WHAT TO DO: Copy the material word for word, starting at the line that contains "What is the overall" and continuing through the end of the material. Leave the pictures out of your answer.

--- BEGIN INFORMATION SHOWN ---

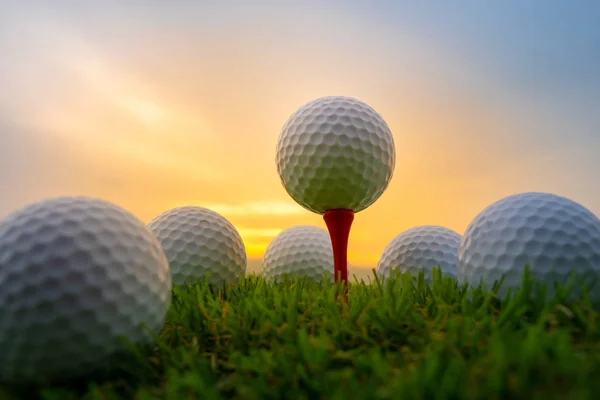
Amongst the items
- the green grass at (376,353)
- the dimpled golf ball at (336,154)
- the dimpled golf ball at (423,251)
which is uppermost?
the dimpled golf ball at (336,154)

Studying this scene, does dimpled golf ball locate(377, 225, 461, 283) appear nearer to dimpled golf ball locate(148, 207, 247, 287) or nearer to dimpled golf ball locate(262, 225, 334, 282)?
dimpled golf ball locate(262, 225, 334, 282)

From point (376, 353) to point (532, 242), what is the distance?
4.24 feet

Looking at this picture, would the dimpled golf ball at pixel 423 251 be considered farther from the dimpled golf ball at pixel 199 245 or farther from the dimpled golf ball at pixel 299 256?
the dimpled golf ball at pixel 199 245

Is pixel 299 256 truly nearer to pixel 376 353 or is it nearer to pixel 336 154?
pixel 336 154

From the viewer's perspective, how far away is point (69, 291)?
6.34 feet

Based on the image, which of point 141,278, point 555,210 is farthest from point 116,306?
point 555,210

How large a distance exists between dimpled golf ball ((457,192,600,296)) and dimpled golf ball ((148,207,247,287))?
6.27 ft

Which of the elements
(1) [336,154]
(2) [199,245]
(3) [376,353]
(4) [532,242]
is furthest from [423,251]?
(3) [376,353]

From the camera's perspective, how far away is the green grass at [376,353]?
1405mm

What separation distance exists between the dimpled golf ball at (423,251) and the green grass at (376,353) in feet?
3.56

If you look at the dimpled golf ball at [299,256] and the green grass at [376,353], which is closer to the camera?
the green grass at [376,353]

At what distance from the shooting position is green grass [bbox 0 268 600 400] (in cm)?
141

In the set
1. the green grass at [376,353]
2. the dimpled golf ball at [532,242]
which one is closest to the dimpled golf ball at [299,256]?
the green grass at [376,353]

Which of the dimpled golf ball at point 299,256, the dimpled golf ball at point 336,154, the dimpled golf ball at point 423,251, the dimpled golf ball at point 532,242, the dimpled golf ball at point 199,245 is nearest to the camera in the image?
the dimpled golf ball at point 532,242
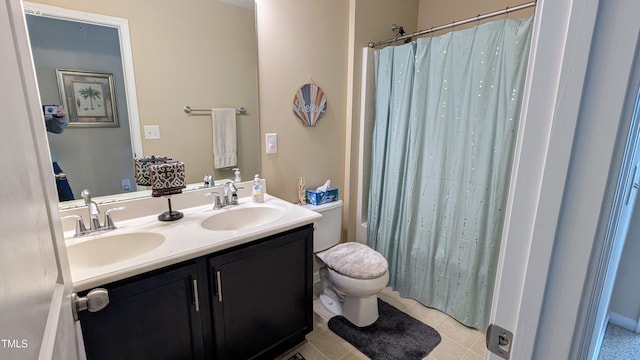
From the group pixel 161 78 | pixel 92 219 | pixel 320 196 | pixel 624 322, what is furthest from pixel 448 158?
pixel 92 219

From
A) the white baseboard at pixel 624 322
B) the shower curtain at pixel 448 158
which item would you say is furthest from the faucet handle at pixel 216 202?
the white baseboard at pixel 624 322

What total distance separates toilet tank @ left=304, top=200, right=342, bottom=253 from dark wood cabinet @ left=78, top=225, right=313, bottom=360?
1.51ft

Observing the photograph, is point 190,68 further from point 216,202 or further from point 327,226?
point 327,226

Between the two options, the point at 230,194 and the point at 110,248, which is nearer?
the point at 110,248

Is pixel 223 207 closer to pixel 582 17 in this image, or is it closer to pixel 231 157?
pixel 231 157

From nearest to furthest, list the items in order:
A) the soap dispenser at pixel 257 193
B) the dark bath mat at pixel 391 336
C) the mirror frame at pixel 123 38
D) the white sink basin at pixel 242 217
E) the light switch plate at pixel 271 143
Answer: the mirror frame at pixel 123 38 < the white sink basin at pixel 242 217 < the dark bath mat at pixel 391 336 < the soap dispenser at pixel 257 193 < the light switch plate at pixel 271 143

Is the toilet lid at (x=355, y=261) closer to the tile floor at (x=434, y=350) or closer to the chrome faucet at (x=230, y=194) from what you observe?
the tile floor at (x=434, y=350)

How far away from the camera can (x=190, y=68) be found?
63.9 inches

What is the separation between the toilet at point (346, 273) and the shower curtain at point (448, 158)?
1.32 ft

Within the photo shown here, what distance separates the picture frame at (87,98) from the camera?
1.29m

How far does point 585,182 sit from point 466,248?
1708 mm

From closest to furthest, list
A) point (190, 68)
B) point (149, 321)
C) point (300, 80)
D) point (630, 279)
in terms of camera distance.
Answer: point (149, 321), point (190, 68), point (630, 279), point (300, 80)

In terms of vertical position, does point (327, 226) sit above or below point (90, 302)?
below

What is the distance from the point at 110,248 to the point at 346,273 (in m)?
1.26
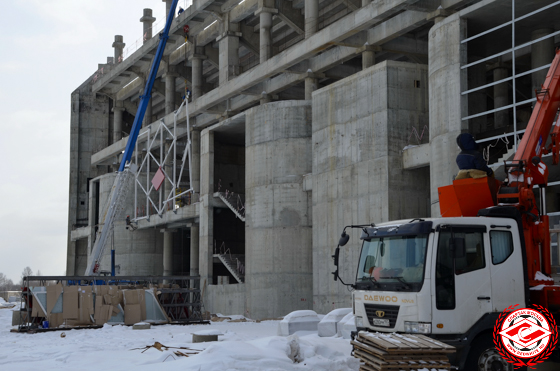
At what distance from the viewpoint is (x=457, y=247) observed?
10.9 meters

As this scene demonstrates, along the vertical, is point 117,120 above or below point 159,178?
above

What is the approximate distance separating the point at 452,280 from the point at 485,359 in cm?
140

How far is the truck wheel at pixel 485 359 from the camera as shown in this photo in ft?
35.7

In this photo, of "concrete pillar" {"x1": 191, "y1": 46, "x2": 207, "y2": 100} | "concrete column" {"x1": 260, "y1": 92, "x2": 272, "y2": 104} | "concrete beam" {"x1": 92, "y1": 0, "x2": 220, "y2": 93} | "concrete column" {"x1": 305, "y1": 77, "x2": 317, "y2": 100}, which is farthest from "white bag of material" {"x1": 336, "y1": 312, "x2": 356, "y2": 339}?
"concrete pillar" {"x1": 191, "y1": 46, "x2": 207, "y2": 100}

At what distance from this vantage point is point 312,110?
32406mm

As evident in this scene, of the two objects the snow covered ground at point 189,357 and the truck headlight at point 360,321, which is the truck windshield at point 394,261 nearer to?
the truck headlight at point 360,321

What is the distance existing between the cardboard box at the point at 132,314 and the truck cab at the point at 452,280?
61.7 ft

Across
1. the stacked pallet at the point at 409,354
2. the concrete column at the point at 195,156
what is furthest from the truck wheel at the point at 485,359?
the concrete column at the point at 195,156

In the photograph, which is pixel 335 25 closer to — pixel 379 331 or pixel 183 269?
pixel 379 331

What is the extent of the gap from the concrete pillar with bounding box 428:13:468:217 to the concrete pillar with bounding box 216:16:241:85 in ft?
66.4

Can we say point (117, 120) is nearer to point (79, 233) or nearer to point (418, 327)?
point (79, 233)

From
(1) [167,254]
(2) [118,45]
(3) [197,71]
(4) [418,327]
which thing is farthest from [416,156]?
(2) [118,45]

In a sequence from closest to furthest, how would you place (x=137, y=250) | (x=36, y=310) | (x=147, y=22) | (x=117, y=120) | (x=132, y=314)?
(x=36, y=310)
(x=132, y=314)
(x=137, y=250)
(x=147, y=22)
(x=117, y=120)

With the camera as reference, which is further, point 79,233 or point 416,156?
point 79,233
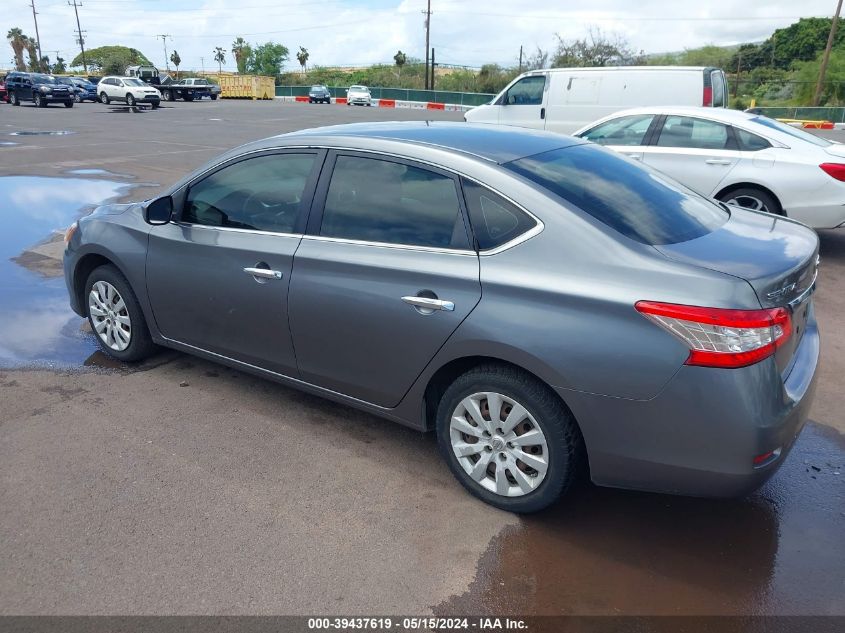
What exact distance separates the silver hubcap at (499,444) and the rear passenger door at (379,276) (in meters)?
0.33

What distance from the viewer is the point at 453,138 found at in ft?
11.8

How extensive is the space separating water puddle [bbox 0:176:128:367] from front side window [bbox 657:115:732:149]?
6.66 m

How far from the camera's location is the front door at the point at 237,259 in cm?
372

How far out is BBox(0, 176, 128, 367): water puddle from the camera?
16.4 ft

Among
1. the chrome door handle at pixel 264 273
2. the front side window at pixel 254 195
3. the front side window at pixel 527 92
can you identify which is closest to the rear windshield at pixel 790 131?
the front side window at pixel 254 195

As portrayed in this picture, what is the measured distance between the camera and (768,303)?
2.61 metres

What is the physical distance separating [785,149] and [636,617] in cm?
Result: 629

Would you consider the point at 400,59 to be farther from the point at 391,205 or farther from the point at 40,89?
the point at 391,205

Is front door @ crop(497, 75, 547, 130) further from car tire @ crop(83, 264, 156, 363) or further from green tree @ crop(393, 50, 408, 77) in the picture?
green tree @ crop(393, 50, 408, 77)

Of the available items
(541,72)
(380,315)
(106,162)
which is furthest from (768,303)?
(106,162)

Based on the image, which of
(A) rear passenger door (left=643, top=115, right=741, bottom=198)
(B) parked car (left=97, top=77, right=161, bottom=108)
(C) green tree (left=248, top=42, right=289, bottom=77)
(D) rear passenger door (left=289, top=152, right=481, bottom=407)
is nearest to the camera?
(D) rear passenger door (left=289, top=152, right=481, bottom=407)

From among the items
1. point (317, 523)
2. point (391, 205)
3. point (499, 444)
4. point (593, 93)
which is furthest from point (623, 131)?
point (317, 523)

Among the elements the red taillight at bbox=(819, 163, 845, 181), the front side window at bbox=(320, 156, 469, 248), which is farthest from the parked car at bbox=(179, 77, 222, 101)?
the front side window at bbox=(320, 156, 469, 248)

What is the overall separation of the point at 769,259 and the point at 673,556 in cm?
134
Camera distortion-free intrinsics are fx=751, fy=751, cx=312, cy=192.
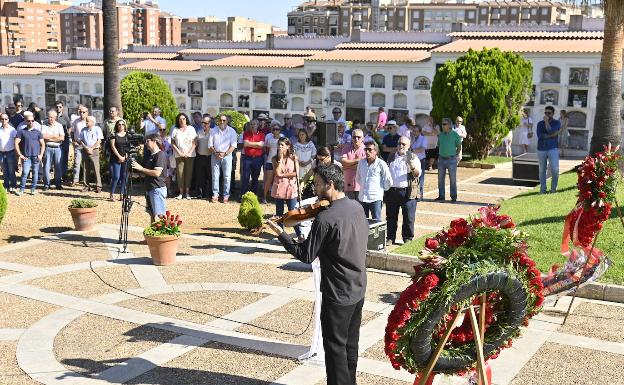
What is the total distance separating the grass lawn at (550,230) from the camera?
986 cm

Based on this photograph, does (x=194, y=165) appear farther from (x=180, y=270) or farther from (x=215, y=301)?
(x=215, y=301)

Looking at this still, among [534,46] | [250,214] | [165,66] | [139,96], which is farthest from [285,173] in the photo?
[165,66]

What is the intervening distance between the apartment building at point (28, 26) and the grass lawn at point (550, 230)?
149648 millimetres

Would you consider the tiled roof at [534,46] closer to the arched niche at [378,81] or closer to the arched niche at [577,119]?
the arched niche at [577,119]

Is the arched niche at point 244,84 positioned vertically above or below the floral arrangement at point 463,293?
above

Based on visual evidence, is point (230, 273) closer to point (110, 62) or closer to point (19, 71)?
point (110, 62)

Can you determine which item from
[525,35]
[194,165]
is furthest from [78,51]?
[194,165]

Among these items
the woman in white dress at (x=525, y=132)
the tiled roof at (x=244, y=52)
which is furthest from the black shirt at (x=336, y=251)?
the tiled roof at (x=244, y=52)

--- END INFORMATION SHOWN ---

EXERCISE OUTPUT:
What is the overall separation of the point at 769,259 and the point at 673,556 in cm?
134
Camera distortion-free intrinsics are fx=751, fy=751, cx=312, cy=192.
What is the total distance separating the grass lawn at (550,230) from the camera?
986 cm

Based on this photograph, does (x=194, y=165) appear farther from (x=180, y=270) or farther from (x=215, y=301)?
(x=215, y=301)

Looking at this still, among [534,46] | [250,214] | [165,66] | [139,96], which is farthest from [285,173] in the photo?
[165,66]

What is the intervening distance between the apartment building at point (28, 26) and the grass lawn at point (550, 230)?
149648 millimetres

Would you consider the tiled roof at [534,46] closer to the arched niche at [378,81] or closer to the arched niche at [577,119]?
the arched niche at [577,119]

Is the arched niche at point 244,84 positioned vertically above or below the floral arrangement at point 463,293?
above

Based on visual evidence, is point (230, 273) closer to point (110, 62) or closer to point (19, 71)?
point (110, 62)

Can you determine which item from
[525,35]
[194,165]
is furthest from [78,51]?
[194,165]

Among these items
the woman in white dress at (x=525, y=132)
the tiled roof at (x=244, y=52)
which is furthest from the black shirt at (x=336, y=251)?
the tiled roof at (x=244, y=52)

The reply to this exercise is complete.